We open the `main` branch and capture the current snapshot ID.
The snapshot ID pins the STAC item to a specific, reproducible version of the data.

In [None]:
BUCKET = "dynamical-noaa-gfs"
PREFIX = "noaa-gfs-forecast/v0.2.7.icechunk/"
REGION = "us-west-2"
ICECHUNK_HREF = f"s3://{BUCKET}/{PREFIX}"

storage = icechunk.s3_storage(
    bucket=BUCKET,
    prefix=PREFIX,
    region=REGION,
    anonymous=True,
)
repo = icechunk.Repository.open(storage)
session = repo.readonly_session("main")

snapshot_id = session.snapshot_id
print(f"snapshot_id: {snapshot_id}")

In [None]:
ds = xr.open_zarr(session.store, chunks=None)
ds

## 2. Define storage schemes and providers

`storage_schemes` describes the S3 backend so that tools like
[xpystac](https://github.com/stac-utils/xpystac) can reconstruct the
icechunk storage config from the STAC asset alone.

**Important:** `storage_schemes` is stored at the top-level item
`extra_fields` (not inside `properties`) — that is where `xpystac` looks
for it when you call `xr.open_dataset(asset)`.

In [None]:
storage_schemes = {
    "aws-s3-dynamical-noaa-gfs": {
        "type": "aws-s3",
        "platform": "https://{bucket}.s3.{region}.amazonaws.com",
        "bucket": BUCKET,
        "region": REGION,
        "anonymous": True,
    }
}

providers = [
    pystac.Provider(
        name="dynamical.org",
        description="Analysis-ready, cloud-optimized weather forecast data",
        roles=["producer", "processor", "host"],
        url="https://dynamical.org",
    ),
    pystac.Provider(
        name="NOAA NCEP",
        description="National Oceanic and Atmospheric Administration — Global Forecast System",
        roles=["producer", "licensor"],
        url="https://www.ncep.noaa.gov",
    ),
]

## 3. Build the STAC item

Two GFS-specific arguments differ from the defaults:

- `temporal_dimension="init_time"` — GFS uses `init_time` (forecast
  initialisation time) rather than the generic `time`
- `x_dimension="longitude"`, `y_dimension="latitude"` — full names, not
  the abbreviated `lon`/`lat`
- `virtual=False` — this is a regular Icechunk store, not a virtual one
  (chunk data lives in the repo, not in referenced external files)

(Record extracts)
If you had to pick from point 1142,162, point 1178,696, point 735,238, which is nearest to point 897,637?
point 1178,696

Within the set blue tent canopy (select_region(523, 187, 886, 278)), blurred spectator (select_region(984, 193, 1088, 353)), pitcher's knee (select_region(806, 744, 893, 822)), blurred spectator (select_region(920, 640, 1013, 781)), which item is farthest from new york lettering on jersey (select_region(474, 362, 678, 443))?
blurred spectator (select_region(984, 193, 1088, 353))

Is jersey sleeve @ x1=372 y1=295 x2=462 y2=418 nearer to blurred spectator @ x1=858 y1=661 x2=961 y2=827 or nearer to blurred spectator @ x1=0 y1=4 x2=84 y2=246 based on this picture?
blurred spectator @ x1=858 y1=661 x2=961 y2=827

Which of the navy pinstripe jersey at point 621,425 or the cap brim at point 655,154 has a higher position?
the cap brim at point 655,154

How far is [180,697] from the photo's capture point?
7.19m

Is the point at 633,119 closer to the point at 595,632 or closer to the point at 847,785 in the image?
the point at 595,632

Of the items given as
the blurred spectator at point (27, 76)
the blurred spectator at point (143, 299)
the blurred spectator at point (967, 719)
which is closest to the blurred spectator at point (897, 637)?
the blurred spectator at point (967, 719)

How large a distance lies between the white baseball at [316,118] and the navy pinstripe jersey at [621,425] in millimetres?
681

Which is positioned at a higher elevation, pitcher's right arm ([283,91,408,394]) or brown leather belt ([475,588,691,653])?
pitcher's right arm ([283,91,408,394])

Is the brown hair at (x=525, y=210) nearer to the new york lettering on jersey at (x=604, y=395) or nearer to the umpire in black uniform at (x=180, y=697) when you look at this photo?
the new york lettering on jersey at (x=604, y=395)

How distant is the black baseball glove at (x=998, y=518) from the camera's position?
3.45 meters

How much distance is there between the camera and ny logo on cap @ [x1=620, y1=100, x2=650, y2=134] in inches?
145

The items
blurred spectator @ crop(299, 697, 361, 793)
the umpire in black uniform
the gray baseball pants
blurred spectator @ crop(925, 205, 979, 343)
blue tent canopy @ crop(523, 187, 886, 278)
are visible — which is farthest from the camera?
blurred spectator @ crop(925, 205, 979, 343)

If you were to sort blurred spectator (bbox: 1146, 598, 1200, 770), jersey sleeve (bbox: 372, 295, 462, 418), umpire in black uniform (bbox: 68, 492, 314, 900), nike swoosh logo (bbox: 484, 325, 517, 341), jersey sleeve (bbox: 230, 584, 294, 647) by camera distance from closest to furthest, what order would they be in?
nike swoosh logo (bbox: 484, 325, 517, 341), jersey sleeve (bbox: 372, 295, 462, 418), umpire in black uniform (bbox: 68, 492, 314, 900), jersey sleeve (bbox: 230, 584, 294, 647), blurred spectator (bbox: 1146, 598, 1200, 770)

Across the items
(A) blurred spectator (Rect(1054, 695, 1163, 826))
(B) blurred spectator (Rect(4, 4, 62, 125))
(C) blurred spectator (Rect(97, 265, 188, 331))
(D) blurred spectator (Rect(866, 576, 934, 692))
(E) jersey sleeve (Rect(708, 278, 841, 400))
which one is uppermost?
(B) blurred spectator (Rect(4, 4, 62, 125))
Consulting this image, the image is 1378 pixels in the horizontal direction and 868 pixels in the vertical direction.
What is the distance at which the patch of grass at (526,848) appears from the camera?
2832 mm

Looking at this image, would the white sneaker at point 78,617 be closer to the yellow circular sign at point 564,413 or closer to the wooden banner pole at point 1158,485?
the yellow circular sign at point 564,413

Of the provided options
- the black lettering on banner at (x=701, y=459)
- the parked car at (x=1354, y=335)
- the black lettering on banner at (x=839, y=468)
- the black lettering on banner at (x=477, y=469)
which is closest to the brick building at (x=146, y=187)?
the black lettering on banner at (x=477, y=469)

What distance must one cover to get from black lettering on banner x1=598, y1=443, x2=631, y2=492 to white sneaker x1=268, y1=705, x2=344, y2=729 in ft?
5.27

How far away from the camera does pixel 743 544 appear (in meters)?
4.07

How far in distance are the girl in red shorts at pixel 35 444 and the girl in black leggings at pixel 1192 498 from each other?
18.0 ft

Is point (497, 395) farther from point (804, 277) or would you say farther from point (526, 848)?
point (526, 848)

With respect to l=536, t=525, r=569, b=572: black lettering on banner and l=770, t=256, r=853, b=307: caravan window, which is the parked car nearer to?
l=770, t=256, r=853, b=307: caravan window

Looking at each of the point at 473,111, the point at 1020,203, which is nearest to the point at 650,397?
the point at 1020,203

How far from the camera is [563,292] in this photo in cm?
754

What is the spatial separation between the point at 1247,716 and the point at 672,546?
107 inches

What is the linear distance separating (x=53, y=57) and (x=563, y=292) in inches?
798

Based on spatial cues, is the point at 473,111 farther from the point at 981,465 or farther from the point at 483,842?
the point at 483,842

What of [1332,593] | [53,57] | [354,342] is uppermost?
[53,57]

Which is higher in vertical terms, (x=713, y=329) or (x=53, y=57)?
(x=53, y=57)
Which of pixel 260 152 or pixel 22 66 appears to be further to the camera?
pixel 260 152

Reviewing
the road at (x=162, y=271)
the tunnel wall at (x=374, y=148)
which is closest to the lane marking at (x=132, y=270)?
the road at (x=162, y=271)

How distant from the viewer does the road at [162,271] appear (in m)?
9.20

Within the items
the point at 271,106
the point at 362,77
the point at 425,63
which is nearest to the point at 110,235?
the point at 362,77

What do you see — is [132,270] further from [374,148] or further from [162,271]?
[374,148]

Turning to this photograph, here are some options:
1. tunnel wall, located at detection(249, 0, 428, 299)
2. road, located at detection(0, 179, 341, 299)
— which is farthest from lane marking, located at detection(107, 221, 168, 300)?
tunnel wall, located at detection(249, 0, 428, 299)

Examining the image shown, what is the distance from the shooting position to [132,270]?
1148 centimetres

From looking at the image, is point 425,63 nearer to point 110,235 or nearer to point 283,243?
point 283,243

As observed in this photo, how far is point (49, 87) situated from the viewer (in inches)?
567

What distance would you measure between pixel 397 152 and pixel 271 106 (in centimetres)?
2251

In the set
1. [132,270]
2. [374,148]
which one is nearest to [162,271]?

(Parts of the exercise)
[1] List every key defined in the `"aws-s3-dynamical-noaa-gfs"` entry of `storage_schemes` in the GFS STAC walkthrough.
[2] Extend the GFS STAC walkthrough from its last bullet on `virtual=False`.

(Task results)
[1] type, platform, bucket, region, anonymous

[2]
In [None]:
item_id = f"noaa-gfs-forecast-{snapshot_id.lower()}"

item = build_stac_item_from_icechunk(
    ds,
    item_id=item_id,
    icechunk_href=ICECHUNK_HREF,
    snapshot_id=snapshot_id,
    storage_schemes=storage_schemes,
    title="NOAA GFS Forecast (dynamical.org)",
    description=ds.attrs.get("description", 
        "NOAA Global Forecast System (GFS) weather forecast data, "
        "analysis-ready and cloud-optimized by dynamical.org. "
        "Global coverage at 0.25° resolution, initialized every 6 hours, "
        "with forecast lead times from 0 to 384 hours."
    ),
    providers=providers,
    virtual=False,                   # regular icechunk, not virtual
    temporal_dimension="init_time",  # GFS-specific
    x_dimension="longitude",
    y_dimension="latitude",
)

print(json.dumps(item, indent=2))

## 4. Inspect key fields

In [None]:
print("bbox:           ", item["bbox"])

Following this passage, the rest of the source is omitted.